VHI, the country's largest health insurer, will this Tuesday fail to meet the crucial test of its solvency levels as the company moves towards receiving direct state assistance amid a worsening financial position.


The health insurer told the Sunday Tribune that to meet the solvency test, set for 1 September, it will need require "additional equity as well as insurance and/or subordinated debt''. The company must set aside 40% of its premium income as a reserve in order to satisfy the solvency test.


However, as subscribers leave the company it will not get close to satisfying the test and as a result it will not be fully regulated by the Financial Regulator.


The Sunday Tribune understands the Department of Health will now put the deadline for the 40% test back to December as it prepares a memo for government on the best way to deal with what could become a crisis for the firm which currently claims to have a solvency ratio of 27.7%.


"It is a strategic imperative for us to achieve regulation. We are exploring how to bridge the gap,'' said a VHI company spokesperson.

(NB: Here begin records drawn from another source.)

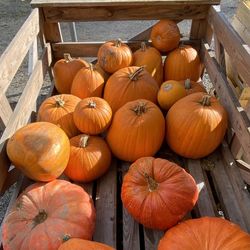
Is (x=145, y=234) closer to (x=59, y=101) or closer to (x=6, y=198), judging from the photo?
(x=59, y=101)

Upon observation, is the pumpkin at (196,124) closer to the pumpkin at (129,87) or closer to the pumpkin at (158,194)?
the pumpkin at (129,87)

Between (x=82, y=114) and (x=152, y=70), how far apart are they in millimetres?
847

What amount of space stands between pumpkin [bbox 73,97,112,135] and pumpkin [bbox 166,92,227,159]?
40cm

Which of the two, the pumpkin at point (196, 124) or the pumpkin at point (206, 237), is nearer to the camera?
the pumpkin at point (206, 237)

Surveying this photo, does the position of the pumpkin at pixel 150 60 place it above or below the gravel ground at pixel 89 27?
above

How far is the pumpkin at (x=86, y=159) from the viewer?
180 cm

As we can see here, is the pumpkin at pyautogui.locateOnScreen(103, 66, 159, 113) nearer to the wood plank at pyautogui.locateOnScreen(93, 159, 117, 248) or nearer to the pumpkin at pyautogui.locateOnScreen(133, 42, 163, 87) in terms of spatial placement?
the pumpkin at pyautogui.locateOnScreen(133, 42, 163, 87)

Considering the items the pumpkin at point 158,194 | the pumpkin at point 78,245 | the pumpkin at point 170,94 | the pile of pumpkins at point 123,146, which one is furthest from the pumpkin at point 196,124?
the pumpkin at point 78,245

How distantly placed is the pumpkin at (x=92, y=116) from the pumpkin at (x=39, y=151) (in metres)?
0.21

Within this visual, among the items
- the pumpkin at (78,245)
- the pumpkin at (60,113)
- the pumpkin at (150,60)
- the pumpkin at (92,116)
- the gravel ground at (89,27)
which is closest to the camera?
the pumpkin at (78,245)

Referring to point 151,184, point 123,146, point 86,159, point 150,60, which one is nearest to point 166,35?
point 150,60

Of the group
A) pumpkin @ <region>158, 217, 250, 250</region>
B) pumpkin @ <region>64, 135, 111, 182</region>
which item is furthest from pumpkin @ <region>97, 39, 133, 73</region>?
pumpkin @ <region>158, 217, 250, 250</region>

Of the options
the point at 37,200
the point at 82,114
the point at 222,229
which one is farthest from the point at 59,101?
the point at 222,229

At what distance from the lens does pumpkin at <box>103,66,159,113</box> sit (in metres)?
2.08
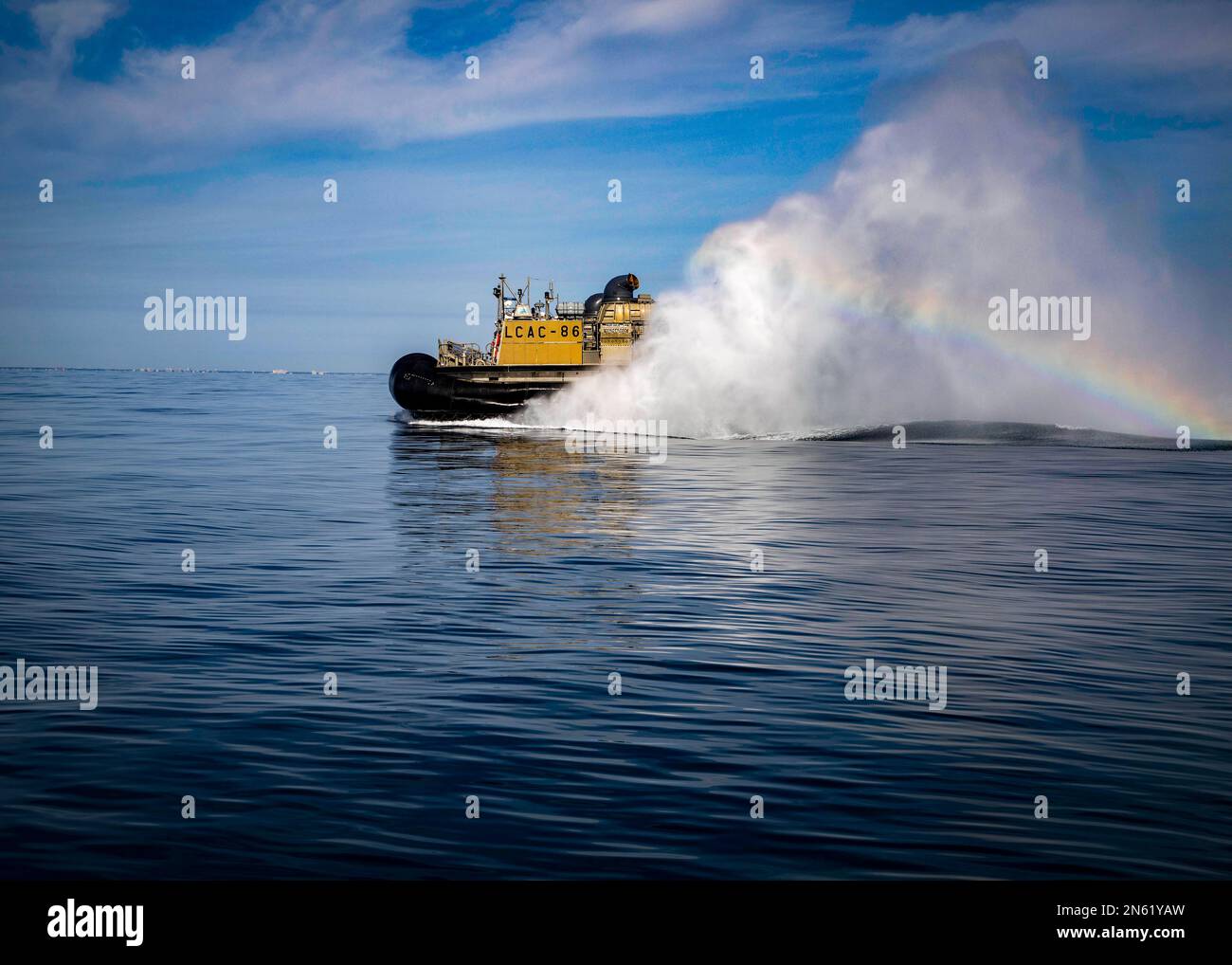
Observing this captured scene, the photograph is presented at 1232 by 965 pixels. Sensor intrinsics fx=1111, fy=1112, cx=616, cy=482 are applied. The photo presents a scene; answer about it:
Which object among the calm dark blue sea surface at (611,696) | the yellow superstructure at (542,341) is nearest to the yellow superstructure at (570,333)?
the yellow superstructure at (542,341)

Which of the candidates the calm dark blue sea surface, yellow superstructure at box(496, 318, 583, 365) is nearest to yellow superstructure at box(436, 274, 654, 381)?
yellow superstructure at box(496, 318, 583, 365)

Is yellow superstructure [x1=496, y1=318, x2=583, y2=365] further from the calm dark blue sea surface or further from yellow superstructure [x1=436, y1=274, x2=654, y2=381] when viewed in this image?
the calm dark blue sea surface

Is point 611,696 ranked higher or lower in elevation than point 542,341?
lower

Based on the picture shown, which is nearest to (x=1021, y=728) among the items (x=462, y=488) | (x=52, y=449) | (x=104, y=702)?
(x=104, y=702)

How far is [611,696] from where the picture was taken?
9.17 m

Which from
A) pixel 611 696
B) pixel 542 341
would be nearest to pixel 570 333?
pixel 542 341

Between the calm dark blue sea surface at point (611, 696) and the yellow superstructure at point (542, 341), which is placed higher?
the yellow superstructure at point (542, 341)

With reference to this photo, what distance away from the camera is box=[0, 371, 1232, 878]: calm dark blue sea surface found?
6.07m

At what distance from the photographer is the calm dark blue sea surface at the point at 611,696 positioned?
6.07 metres

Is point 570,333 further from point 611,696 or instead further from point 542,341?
point 611,696

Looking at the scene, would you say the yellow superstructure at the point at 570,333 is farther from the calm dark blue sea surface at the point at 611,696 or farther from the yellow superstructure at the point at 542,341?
the calm dark blue sea surface at the point at 611,696

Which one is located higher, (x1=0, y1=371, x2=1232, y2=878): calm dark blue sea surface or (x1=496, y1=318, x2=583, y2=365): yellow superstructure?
(x1=496, y1=318, x2=583, y2=365): yellow superstructure

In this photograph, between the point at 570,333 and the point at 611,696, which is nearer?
the point at 611,696

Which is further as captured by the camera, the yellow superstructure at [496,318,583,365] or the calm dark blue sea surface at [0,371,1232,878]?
the yellow superstructure at [496,318,583,365]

Reacting this weekend the managing director of Hibernian Aviva Health, Jim Dowdall, said: "Health insurance customers are already being charged a levy on health insurance to help fund the VHI. The provision of further state aid is neither of benefit to the taxpayer who must ultimately fund that state aid''.


He said his company estimated that VHI could have a "gap'' of €150m in terms of reaching the required solvency level. The VHI declined to comment on its precise solvency level at present.